On 3 December 1997, the representatives of 122 nations met in Ottawa, Canada, to sign the Mine Ban Treaty or, to use its formal name, the Convention on the Prohibition of the Use, Stockpiling, Production and Transfer of Anti-Personnel Mines and on Their Destruction.
This treaty is regarded as one of the most successful disarmament agreements in history, with 164 nations signed up.
The trade in anti-personnel landmines has virtually stopped, millions of mines have been destroyed, and thousands of square kilometres of land have been cleared.
More than 30 states have been declared free of landmines since 1997, with Sri Lanka and Zimbabwe likely to join that list in the next few years. The UK recently declared itself landmine-free, after the final Falkland Islands mines were destroyed.
Deaths and injuries from landmines and unexploded munitions have fallen from over 50 a day in 1997 to currently around 15 a day – which both shows how much has been achieved and how much more mine clearance needs to happen.
Landmines in Korea
In addition to the 164 signed-up states, many other countries are in de facto compliance as well.
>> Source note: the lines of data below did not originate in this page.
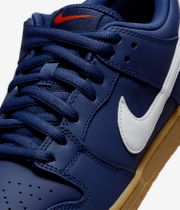 Nike SB Dunk Low Pro Iso Shoes (navy white navy gum)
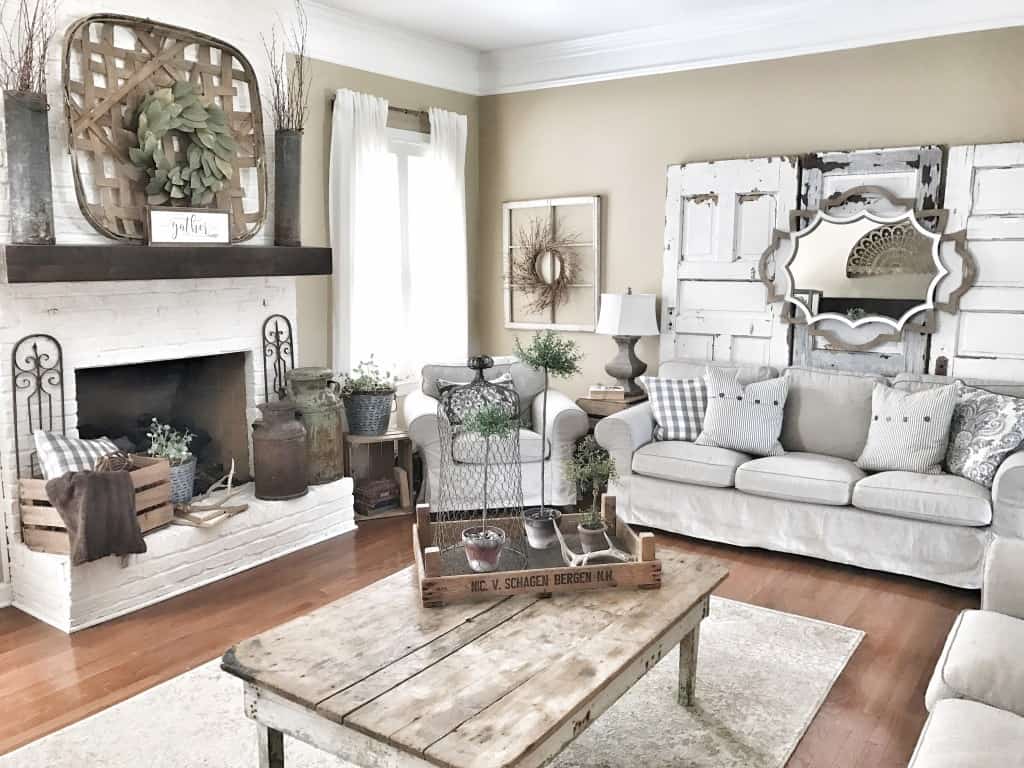 Beautiful Farmhouse Living Room Decorating Tips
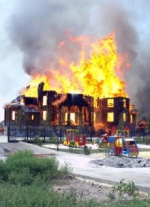 Горлівку осбтріляли із артилерії. Щонайменше п'ятеро людей загинуло. Згорів Благовіщенський храм (фото, відео)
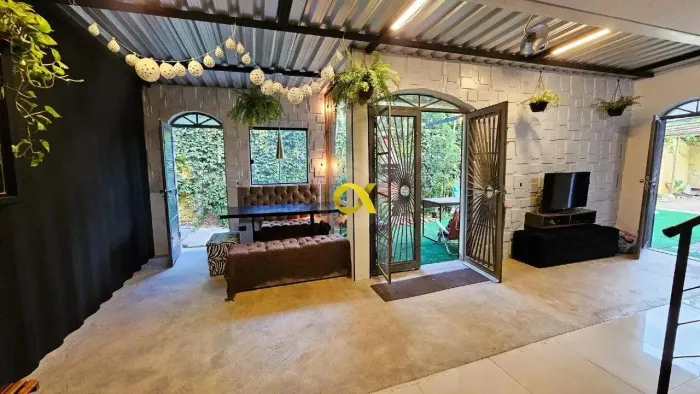Casa Container com piscina e área gourmet na dois córregos em Piracicaba/SP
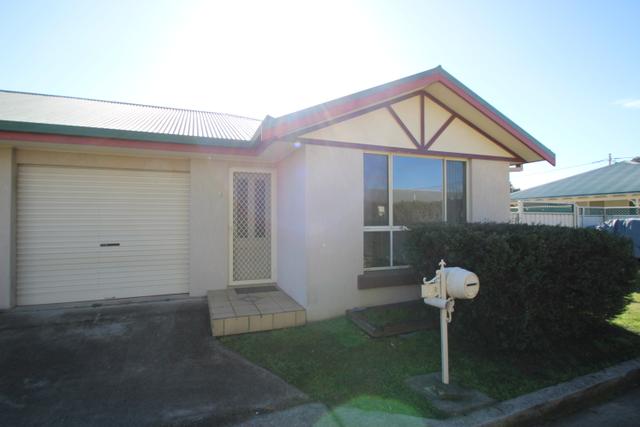 2/209 McLachlan Street, NSW 2800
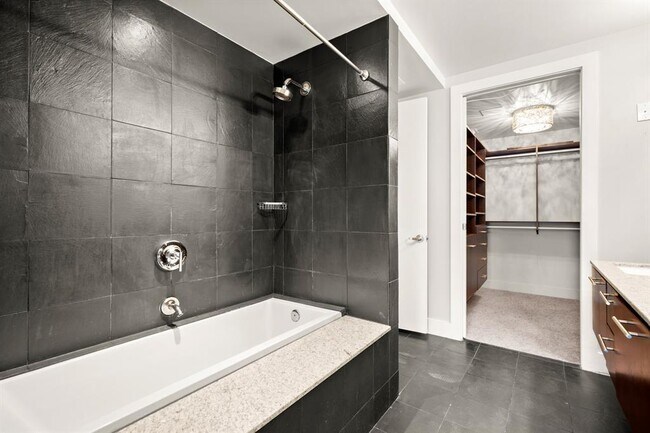 Building Photo - 210 Lee Barton Dr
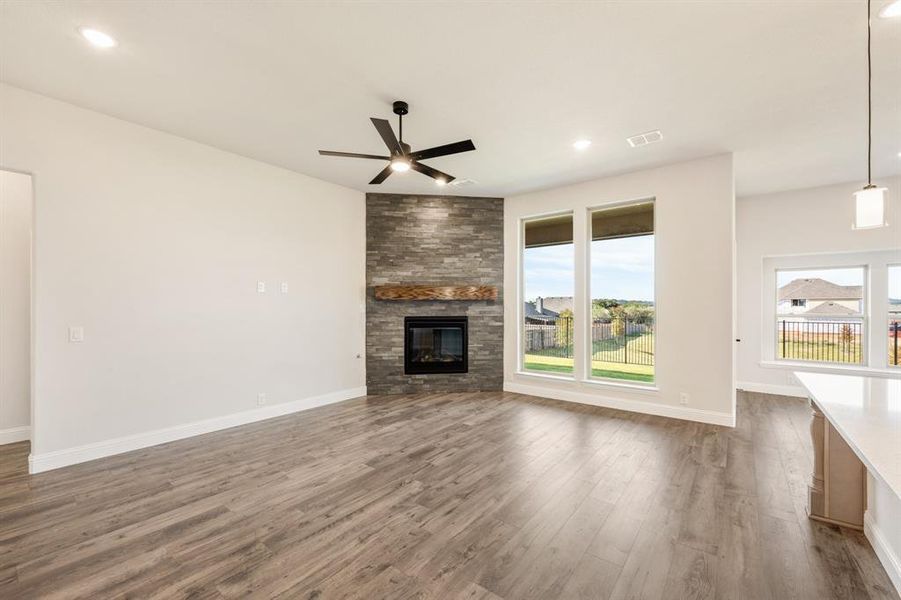 Spacious, unfurnished interior of a new home in Parks at Panchasarp Farms 55-60, Burleson (Image 17).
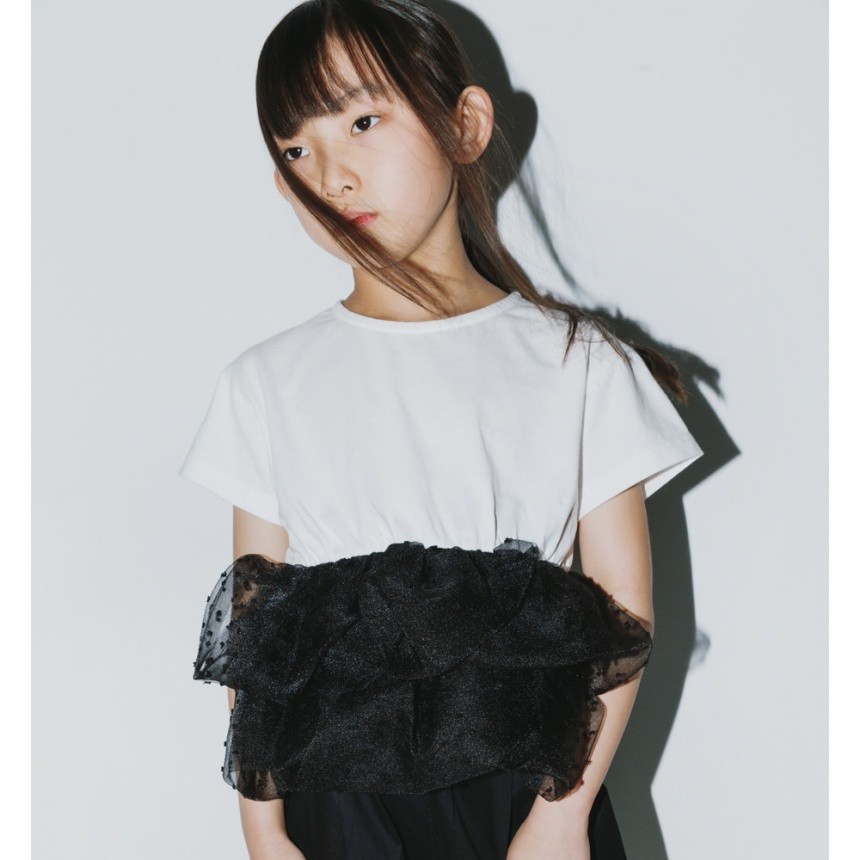 03:オフ白_黒フリル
The stigma against landmines is very strong, and even non-member states are responding to international pressure and mainly respecting the spirit of the agreement.
The US government has not signed the Mine Ban Treaty, but has said it will not produce or use anti-personnel mines. It is also the world’s largest individual contributor to mine-clearance efforts.
On the other hand, the US’s new policy on landmines specifically excludes the Korean peninsula: ‘the policy does undertake to destroy all anti-personnel landmines in stockpiles not required for the defence of the Republic of Korea’.
The Mine Ban Treaty changed the international landscape in more subtle ways too. It brought a humanitarian focus to disarmament for the first time, and was a striking example of civil society and smaller states (rather than, for instance, UN security council members) driving treaty formulation.
This new ‘humanitarian’ approach to disarmament next addressed cluster munitions. Cluster munitions fire out lots of ‘submunitions’, often hundreds of tiny explosive bomblets at a time. Many of these fail to explode immediately, effectively becoming anti-personnel landmines.
The Convention on Cluster Munitions, agreed in 2010 has been ratified by 110 states so far.
Israel, Russia, and the US are some of the states which haven’t signed either the Mine Ban Treaty or the Cluster Munitions Convention. However, however much they try to ignore these treaties, states are affected by the change in international norms.
For example, despite the US proclaiming its ‘right’ to cluster munitions, no more cluster bombs are being manufactured in the USA. The last US-based producer, Textron, closed its production line because the US military stopped buying cluster bombs, and they could not find more buyers because so many countries have signed the Cluster Munitions Convention.
Problems remain
But the success story of the Mine Ban Treaty – and the progress made in many countries across the world – should not lead us to ignore the challenges that remain.
It is shocking that Cambodia is still heavily contaminated by unexploded munitions after 30 years of mine-clearing operations, and that Angola, where princess Diana so famously raised awareness 25 years ago, is still so badly affected.
"But the success story of the Mine Ban Treaty should not lead us to ignore the challenges that remain."
Meanwhile, new landmines are being laid in Ukraine and Yemen. Conflicts in parts of West Africa and the Middle East have led to a sharp increase in the use of improvised explosive devices (IEDs), leaving a legacy of contamination that will almost certainly take decades to address.
These hard truths tell us that a renewed focus is required on the world’s landmine problem: we cannot afford to neglect those countries with a long-standing legacy just because we must rightly respond to new and emerging crises. To do so would be a betrayal of communities that have been terrorised and impoverished by landmines for generations.
So, the global community – governments and civil society – needs to regain and maintain momentum in order to save and change even more lives, every single day, and finally rid the world of landmines.
In practical terms, this means money (lots of it – but probably less than what was spent on hosting the latest football World Cup) for landmine clearance, and continuing to call on all states who have not yet joined the treaty to do so without delay. The need to remove and destroy landmines, cluster munitions and unexploded ordnance is no less urgent than it was 25 years ago.